- TASK INSTRUCTIONS: Please copy the passage of the It's A Sin article below word for word, from "It’s A Sin: The" to "take so long?".
TEXT FOR ANALYSIS Start Marker
It’s A Sin: The story of HIV has been told very powerfully, but not through a gay prism”

The latest TV drama from Russell T. Davies is an Eighties-set exploration of queer boys on the cusp of the rest of their lives – and of the AIDS crisis. It’s bold, vibrant and groundbreaking. We go on set, meet the creator and his cast, and ask: why did it take so long?

Today, 1st December, is World AIDS Day.

To mark the date, we’re reposting our feature on It’s A Sin, which originally ran in January this year. Russell T. Davies’ brilliant drama was set in the 80s and followed a group of queer boys hitting London and hitting adulthood – little knowing that a new disease was about to change their lives, and that of a generation.

Ahead of the series’ launch on Channel 4, writer Douglas Greenwood went onset and talked to crew and cast, including lead actor Olly Alexander, singer with Years & Years. His story for THE FACE, like Davies’ hit show, reported on the devastation wrought by HIV in the 80s and beyond.
TEXT FOR ANALYSIS End Marker
ENTRIES PROVIDED Start Marker
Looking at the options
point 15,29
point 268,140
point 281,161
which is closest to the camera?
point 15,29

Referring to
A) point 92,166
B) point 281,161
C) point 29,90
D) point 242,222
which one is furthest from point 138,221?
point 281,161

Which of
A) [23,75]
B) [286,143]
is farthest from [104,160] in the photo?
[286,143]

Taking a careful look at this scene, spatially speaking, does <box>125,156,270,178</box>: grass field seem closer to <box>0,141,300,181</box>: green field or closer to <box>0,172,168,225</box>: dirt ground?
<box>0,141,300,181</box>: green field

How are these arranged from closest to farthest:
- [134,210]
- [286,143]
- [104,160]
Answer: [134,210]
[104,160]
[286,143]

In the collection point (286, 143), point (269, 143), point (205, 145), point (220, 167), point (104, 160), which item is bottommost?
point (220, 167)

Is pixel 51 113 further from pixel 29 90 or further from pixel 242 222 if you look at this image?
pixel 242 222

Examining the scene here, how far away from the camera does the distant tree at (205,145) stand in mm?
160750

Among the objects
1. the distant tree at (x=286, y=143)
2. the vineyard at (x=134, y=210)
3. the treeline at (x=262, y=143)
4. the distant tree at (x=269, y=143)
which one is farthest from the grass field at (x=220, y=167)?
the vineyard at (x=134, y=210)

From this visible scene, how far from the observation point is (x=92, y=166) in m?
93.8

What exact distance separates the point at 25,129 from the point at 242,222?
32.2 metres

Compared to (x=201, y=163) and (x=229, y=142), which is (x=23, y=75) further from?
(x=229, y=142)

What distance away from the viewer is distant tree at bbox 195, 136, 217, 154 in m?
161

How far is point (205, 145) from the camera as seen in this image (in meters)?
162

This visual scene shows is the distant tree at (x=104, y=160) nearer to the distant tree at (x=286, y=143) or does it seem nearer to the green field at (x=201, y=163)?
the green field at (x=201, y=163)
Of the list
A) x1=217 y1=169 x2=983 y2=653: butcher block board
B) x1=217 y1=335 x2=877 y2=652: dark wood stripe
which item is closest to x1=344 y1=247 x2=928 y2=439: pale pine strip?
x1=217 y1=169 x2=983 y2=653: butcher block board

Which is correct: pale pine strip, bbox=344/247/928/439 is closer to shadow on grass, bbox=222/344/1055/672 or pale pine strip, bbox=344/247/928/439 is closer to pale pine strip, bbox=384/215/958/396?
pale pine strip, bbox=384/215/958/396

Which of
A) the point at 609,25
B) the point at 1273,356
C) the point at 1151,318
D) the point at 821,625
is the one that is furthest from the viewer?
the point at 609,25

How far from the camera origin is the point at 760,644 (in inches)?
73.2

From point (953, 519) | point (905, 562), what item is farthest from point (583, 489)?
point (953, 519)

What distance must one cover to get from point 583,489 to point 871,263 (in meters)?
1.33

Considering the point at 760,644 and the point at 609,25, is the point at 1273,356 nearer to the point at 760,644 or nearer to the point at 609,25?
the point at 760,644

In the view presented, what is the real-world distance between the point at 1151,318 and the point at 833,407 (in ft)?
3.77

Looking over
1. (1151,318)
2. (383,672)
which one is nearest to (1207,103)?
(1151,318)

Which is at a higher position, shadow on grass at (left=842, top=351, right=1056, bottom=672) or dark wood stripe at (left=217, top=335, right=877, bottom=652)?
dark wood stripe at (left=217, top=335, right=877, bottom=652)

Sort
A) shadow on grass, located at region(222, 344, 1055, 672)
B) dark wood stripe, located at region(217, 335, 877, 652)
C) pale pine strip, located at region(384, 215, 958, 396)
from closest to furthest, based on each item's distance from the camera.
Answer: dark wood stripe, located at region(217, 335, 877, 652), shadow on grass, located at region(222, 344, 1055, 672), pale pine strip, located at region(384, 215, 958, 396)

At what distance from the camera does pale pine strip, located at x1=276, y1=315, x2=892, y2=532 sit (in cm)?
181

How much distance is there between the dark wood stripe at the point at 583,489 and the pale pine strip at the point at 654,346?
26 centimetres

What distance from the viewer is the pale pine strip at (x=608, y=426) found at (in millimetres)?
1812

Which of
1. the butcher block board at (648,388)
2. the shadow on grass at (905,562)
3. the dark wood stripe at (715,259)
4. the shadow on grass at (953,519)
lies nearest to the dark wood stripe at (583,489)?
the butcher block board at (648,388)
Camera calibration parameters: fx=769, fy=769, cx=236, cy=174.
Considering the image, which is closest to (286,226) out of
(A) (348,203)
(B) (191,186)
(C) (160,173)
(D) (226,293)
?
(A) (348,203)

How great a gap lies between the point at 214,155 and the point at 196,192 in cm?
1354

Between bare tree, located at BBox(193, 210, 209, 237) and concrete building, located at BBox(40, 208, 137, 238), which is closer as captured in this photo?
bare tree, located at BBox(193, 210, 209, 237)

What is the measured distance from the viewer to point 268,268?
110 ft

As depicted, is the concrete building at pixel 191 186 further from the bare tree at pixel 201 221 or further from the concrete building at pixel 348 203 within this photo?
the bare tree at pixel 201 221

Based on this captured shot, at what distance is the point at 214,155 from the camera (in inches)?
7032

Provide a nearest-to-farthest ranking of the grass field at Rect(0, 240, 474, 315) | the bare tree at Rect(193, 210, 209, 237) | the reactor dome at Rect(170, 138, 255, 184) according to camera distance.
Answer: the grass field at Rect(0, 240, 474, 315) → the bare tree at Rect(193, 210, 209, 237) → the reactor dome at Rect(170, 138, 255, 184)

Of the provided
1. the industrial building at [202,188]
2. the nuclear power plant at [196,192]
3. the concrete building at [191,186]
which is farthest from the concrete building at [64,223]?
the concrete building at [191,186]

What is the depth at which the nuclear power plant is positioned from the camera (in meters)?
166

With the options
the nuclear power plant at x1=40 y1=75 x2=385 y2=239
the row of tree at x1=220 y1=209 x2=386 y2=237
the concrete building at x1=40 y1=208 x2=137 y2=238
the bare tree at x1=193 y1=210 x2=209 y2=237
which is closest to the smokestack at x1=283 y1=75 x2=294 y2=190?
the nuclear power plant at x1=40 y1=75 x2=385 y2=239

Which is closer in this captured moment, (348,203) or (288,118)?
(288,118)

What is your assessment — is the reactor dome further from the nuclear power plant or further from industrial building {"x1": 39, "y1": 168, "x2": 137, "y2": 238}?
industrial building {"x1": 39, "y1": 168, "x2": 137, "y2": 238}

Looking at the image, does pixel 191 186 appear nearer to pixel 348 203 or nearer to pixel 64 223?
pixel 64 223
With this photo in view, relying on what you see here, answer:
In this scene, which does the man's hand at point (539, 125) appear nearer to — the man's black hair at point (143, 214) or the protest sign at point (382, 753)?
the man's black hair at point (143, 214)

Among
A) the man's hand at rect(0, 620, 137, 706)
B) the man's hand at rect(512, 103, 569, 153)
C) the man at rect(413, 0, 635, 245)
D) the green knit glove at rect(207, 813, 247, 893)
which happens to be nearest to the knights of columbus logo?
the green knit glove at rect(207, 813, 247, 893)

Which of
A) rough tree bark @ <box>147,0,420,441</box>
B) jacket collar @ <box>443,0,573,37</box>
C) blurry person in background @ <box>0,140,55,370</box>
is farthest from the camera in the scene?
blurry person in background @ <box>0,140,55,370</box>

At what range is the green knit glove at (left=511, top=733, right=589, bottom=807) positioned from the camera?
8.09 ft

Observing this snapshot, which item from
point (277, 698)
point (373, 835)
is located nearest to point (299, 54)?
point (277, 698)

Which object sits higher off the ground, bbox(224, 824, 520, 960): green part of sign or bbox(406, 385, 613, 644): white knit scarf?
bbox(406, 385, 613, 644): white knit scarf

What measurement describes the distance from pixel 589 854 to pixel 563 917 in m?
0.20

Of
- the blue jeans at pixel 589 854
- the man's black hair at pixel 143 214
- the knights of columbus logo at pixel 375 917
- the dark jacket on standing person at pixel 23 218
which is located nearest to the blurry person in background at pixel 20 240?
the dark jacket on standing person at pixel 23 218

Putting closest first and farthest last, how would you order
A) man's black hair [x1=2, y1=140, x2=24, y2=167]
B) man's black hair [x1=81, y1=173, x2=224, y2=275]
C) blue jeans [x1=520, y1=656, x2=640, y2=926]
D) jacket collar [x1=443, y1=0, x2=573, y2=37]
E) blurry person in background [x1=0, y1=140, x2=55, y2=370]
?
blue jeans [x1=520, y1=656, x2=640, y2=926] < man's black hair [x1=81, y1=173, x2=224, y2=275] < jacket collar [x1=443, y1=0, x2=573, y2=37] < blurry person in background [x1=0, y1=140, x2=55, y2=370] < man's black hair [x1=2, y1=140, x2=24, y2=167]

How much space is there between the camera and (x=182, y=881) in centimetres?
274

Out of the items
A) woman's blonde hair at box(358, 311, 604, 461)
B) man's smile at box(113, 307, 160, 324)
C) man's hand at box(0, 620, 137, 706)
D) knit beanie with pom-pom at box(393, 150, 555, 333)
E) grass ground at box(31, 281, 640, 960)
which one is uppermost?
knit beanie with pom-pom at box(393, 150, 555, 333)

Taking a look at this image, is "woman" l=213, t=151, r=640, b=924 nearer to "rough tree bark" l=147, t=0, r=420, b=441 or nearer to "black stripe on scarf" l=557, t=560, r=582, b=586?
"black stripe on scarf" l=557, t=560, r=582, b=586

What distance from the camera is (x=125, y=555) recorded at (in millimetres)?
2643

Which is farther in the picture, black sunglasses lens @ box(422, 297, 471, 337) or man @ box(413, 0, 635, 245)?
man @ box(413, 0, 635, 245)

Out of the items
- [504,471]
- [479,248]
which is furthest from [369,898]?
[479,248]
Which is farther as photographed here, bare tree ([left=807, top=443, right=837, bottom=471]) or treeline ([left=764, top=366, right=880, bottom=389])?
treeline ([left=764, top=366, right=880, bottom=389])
ENTRIES PROVIDED End Marker
- OUTPUT OF THE TASK:
It’s A Sin: The story of HIV has been told very powerfully, but not through a gay prism”

The latest TV drama from Russell T. Davies is an Eighties-set exploration of queer boys on the cusp of the rest of their lives – and of the AIDS crisis. It’s bold, vibrant and groundbreaking. We go on set, meet the creator and his cast, and ask: why did it take so long?